- **TEXT**
Climate change could wipe out an internet favorite the Red Panda
Internet dwellers, unite! The red panda, lord of all things cute, is in danger, and only we can help it.
That’s right — the smiling, red-faced stuffed animal that puts your most adorable kids and kittens to shame — is not doing so great these days, thanks to an expanding human population and all the deforestation, disease, and testy domestic dogs that come with it, The New York Times reports. Oh, and SPOILER ALERT — climate change, too.
It’s a (very) distant relative of the more familiar raccoon. The two parted ways on the old evolutionary road about 26 million years ago, and boy did our trash-loving night crawlers get the short end of the genetic stick:
There are currently about 10,000 wild red pandas living in the mountains between China and Nepal, and about 500 being raised in zoos around the world. And while plenty of dangers face what the 19th century French zoologist Frédéric Cuvier once called “quite the most handsome mammal in existence,” climate change could be the final nail in the panda’s cute little two-foot-long coffin.

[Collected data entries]
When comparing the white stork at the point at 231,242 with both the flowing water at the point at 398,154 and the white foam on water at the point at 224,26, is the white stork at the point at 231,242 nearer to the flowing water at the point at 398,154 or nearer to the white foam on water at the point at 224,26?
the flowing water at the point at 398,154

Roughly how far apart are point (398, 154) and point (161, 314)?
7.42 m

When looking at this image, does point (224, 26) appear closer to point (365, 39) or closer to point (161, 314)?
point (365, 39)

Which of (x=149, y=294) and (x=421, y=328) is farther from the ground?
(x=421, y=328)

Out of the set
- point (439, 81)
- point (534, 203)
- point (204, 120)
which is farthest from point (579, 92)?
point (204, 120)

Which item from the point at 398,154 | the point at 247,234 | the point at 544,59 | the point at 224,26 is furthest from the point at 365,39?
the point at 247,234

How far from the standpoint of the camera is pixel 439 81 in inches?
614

- **ACTIVITY 1**
List every threat to the red panda that the red panda article names.
- **ACTIVITY 2**
Carry the red panda article forward from its last sentence.

- **WRITTEN ANSWER 1**
An expanding human population, deforestation, disease, testy domestic dogs, and climate change.

- **WRITTEN ANSWER 2**
Here’s how Elizabeth Freeman, a conservation biologist at George Mason University, explained it to The Times:
“I think down the road what may actually do them in is climate change,” Dr. Freeman said. “Because they are in such a small niche in the Himalayas, and as climate change warms that area and moves that population higher in elevation, they’re going to lose habitat probably faster than they can accommodate to climate change.”
She added, “I see them as being a critical indicator species for the health of the Himalayan ecosystem, probably more so than giant pandas.”
It’s important to note that the red panda is also a keystone species in the listicle and meme ecosystem that has come to define online animal pic culture, and it’s unclear what would happen if red pandas went extinct. Kittens could become the dominate species, sure, but puppies seem like an equally strong contender. And then, of course, there’s the possibility of a non-native species getting a foothold.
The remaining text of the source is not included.